━━ Input material ━━
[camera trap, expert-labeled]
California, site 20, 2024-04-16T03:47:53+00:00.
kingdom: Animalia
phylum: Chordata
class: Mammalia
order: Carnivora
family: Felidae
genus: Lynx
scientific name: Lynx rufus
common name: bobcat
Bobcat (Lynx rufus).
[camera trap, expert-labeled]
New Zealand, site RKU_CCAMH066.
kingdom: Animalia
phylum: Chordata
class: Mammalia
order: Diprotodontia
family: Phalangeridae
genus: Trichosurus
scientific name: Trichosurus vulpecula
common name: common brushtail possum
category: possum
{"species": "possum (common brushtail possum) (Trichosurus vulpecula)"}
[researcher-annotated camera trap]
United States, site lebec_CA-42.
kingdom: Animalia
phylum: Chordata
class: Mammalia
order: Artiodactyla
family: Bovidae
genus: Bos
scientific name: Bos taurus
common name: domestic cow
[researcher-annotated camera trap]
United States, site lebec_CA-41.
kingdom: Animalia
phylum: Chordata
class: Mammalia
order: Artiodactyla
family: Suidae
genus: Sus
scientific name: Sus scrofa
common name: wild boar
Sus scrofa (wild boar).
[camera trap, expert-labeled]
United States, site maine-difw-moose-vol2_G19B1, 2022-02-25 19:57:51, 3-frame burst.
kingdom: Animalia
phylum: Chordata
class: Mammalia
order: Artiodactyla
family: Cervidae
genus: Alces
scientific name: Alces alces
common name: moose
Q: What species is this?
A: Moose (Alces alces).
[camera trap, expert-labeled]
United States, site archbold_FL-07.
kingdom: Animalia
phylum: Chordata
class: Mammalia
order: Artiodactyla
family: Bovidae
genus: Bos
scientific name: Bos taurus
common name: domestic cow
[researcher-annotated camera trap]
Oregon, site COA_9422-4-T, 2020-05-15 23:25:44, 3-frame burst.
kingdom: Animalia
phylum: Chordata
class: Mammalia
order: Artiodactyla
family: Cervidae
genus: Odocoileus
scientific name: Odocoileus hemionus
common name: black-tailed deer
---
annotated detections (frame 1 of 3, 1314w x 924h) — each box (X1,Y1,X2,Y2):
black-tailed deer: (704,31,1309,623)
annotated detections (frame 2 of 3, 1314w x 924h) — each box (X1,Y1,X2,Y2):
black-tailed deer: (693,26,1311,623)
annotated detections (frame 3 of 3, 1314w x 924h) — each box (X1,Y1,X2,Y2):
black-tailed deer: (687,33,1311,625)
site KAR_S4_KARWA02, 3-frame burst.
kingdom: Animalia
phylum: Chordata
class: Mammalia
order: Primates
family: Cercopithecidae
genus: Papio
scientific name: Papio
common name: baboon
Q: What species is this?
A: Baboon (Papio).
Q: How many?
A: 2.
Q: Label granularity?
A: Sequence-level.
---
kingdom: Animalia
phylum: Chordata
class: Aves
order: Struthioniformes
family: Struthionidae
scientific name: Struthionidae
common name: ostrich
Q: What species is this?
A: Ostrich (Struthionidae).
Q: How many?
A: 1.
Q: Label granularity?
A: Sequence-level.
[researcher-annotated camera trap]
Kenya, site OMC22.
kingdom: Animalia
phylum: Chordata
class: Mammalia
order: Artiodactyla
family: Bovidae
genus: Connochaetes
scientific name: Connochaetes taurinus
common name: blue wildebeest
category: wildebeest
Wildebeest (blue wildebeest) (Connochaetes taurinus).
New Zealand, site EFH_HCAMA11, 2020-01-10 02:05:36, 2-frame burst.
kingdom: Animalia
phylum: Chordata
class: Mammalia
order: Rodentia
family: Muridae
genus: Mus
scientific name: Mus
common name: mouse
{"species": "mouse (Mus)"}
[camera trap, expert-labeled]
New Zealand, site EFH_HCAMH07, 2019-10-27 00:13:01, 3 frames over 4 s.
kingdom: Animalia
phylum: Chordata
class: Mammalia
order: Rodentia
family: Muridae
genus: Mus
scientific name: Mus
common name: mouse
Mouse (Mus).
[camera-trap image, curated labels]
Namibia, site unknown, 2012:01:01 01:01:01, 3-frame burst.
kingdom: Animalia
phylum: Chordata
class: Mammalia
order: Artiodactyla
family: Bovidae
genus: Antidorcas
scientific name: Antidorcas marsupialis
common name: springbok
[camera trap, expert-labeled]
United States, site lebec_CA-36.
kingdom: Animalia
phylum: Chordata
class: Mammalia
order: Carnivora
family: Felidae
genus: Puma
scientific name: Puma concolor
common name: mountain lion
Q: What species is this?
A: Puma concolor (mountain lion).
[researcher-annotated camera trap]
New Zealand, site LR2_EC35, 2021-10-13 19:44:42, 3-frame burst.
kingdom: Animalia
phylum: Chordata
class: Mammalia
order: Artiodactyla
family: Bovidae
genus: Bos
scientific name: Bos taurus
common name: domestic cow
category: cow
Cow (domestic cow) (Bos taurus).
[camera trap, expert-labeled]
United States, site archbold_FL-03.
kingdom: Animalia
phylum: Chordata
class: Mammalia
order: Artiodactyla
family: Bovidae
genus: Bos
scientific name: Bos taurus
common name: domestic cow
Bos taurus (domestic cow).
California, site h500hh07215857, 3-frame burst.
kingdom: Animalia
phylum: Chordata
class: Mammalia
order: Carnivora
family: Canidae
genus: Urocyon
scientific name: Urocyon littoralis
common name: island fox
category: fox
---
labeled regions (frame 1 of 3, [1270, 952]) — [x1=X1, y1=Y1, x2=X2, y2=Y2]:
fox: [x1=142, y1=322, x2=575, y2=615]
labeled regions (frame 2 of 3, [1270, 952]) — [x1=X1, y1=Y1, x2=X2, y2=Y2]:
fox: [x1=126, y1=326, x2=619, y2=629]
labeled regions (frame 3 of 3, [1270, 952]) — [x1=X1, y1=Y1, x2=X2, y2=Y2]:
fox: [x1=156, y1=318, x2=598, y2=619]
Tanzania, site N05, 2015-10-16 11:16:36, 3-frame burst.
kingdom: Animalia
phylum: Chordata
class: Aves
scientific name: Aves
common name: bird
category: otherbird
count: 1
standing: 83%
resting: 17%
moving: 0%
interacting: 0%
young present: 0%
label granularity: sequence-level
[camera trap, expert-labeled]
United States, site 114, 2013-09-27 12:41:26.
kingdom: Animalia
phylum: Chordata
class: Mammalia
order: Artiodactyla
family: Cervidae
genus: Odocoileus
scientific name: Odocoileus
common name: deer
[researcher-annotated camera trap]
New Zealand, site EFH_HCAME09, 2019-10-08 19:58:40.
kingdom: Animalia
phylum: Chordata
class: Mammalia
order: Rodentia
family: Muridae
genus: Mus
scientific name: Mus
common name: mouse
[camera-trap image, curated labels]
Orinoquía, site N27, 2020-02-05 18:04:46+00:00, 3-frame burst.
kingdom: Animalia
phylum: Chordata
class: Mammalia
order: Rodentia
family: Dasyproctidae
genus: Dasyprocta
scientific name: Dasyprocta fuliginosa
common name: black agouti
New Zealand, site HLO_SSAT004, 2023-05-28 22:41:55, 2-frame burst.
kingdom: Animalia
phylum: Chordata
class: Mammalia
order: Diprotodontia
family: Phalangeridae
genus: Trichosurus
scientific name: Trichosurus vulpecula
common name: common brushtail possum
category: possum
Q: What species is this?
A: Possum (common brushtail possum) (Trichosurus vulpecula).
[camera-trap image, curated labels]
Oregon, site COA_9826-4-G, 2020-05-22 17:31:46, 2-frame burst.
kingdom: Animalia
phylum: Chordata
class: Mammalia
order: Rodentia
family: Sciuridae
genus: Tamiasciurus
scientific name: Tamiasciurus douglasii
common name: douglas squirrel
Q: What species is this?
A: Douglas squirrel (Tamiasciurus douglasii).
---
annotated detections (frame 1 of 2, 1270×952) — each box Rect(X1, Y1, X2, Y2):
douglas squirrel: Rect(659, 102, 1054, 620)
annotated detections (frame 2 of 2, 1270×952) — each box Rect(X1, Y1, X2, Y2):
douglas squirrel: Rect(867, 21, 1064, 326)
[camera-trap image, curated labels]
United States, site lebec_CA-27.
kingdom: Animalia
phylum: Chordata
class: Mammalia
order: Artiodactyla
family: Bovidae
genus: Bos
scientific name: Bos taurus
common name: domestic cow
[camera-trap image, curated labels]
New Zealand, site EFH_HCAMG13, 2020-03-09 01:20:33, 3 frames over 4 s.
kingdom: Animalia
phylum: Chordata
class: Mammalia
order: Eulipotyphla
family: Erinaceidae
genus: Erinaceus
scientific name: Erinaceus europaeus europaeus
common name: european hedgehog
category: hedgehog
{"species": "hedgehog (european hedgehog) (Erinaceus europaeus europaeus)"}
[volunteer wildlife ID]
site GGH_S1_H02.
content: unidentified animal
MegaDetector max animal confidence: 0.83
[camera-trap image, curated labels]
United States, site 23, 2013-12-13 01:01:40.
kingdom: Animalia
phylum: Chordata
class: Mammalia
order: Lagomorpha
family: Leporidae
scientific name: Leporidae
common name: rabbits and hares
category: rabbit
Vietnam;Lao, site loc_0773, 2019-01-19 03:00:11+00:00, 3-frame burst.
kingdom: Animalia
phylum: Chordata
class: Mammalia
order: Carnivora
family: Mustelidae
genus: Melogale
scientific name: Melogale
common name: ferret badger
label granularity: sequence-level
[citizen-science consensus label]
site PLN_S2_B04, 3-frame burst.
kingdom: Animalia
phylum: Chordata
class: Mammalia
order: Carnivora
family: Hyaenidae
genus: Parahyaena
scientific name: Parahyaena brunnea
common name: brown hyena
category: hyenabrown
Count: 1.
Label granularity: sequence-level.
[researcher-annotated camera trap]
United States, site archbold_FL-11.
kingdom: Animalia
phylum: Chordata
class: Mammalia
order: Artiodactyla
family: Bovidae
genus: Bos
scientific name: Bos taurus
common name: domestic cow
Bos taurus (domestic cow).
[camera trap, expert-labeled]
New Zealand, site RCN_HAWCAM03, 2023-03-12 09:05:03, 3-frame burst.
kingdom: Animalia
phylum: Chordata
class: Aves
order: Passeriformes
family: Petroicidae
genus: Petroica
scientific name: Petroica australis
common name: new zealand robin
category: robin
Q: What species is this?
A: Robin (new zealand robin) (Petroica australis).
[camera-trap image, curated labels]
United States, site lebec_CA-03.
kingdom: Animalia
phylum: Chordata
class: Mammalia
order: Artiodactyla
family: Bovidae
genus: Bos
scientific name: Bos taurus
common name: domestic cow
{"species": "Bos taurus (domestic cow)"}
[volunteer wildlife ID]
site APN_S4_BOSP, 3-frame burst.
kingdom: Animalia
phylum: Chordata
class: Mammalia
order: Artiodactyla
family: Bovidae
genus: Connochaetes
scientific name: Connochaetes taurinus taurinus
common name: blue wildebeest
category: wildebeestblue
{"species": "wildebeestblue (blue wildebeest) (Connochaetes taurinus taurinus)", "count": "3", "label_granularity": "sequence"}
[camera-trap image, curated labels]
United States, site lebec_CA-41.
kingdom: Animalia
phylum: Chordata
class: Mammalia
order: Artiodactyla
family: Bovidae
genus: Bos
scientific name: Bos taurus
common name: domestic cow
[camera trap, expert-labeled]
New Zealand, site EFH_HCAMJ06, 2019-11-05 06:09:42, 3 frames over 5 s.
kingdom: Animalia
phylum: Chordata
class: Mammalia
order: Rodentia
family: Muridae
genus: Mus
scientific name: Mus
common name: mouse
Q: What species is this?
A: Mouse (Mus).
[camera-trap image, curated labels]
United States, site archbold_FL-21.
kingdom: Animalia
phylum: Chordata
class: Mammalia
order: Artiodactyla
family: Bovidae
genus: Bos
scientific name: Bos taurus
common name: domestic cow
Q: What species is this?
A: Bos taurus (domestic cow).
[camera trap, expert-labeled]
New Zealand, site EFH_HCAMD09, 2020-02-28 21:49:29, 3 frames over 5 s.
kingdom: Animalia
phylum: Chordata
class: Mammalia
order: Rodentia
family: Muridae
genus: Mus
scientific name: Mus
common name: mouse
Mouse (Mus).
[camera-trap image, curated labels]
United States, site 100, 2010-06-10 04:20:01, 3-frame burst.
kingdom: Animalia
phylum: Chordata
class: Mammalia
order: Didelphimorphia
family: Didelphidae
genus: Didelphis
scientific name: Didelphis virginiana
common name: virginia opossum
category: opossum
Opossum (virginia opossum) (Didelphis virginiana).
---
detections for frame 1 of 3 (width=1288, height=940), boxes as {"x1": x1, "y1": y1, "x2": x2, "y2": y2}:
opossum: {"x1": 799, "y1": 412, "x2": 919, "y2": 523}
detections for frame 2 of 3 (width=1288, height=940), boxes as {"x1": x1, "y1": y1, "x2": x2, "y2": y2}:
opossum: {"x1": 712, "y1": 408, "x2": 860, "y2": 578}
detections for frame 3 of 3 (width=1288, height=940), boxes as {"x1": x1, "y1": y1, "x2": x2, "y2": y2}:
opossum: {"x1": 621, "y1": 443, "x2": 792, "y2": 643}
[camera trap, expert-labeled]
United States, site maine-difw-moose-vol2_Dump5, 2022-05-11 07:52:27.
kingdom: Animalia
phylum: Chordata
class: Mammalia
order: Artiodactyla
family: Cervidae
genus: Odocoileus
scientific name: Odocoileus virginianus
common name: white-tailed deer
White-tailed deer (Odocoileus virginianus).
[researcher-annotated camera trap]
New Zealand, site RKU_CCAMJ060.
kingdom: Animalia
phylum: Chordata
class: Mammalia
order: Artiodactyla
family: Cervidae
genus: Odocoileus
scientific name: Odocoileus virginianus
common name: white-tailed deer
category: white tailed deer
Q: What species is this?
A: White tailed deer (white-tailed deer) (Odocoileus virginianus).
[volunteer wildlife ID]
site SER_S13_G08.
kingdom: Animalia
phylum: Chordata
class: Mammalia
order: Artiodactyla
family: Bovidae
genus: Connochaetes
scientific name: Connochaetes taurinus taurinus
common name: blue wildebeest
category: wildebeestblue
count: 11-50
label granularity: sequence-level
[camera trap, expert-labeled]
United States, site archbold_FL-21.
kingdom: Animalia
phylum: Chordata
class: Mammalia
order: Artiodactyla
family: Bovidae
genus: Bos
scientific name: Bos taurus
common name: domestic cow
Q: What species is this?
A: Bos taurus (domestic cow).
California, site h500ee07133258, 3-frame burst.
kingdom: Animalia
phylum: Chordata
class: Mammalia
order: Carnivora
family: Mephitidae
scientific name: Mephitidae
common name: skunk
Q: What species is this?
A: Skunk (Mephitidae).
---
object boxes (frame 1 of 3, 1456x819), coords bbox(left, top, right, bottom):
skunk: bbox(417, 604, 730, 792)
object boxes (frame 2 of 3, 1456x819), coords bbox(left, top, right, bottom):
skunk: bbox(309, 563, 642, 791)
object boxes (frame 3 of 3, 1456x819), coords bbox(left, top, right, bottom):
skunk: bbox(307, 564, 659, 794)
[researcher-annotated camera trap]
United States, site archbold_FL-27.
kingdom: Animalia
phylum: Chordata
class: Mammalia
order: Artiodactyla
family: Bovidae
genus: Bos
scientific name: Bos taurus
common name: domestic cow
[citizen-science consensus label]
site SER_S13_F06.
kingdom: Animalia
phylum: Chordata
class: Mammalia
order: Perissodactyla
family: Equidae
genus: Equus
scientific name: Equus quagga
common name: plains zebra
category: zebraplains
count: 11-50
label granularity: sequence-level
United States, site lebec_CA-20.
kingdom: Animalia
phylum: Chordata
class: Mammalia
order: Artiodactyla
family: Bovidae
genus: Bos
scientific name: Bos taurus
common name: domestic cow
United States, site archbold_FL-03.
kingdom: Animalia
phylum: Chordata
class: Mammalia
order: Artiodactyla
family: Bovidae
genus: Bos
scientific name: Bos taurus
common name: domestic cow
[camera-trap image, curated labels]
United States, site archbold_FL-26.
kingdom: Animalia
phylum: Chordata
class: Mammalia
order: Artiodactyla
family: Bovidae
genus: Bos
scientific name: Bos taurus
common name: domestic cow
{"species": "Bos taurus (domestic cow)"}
━━━
— Assigned task —
Every line above that carries the string "over" should be copied.

— Exercise answer —
New Zealand, site EFH_HCAMH07, 2019-10-27 00:13:01, 3 frames over 4 s.
New Zealand, site EFH_HCAMG13, 2020-03-09 01:20:33, 3 frames over 4 s.
New Zealand, site EFH_HCAMJ06, 2019-11-05 06:09:42, 3 frames over 5 s.
New Zealand, site EFH_HCAMD09, 2020-02-28 21:49:29, 3 frames over 5 s.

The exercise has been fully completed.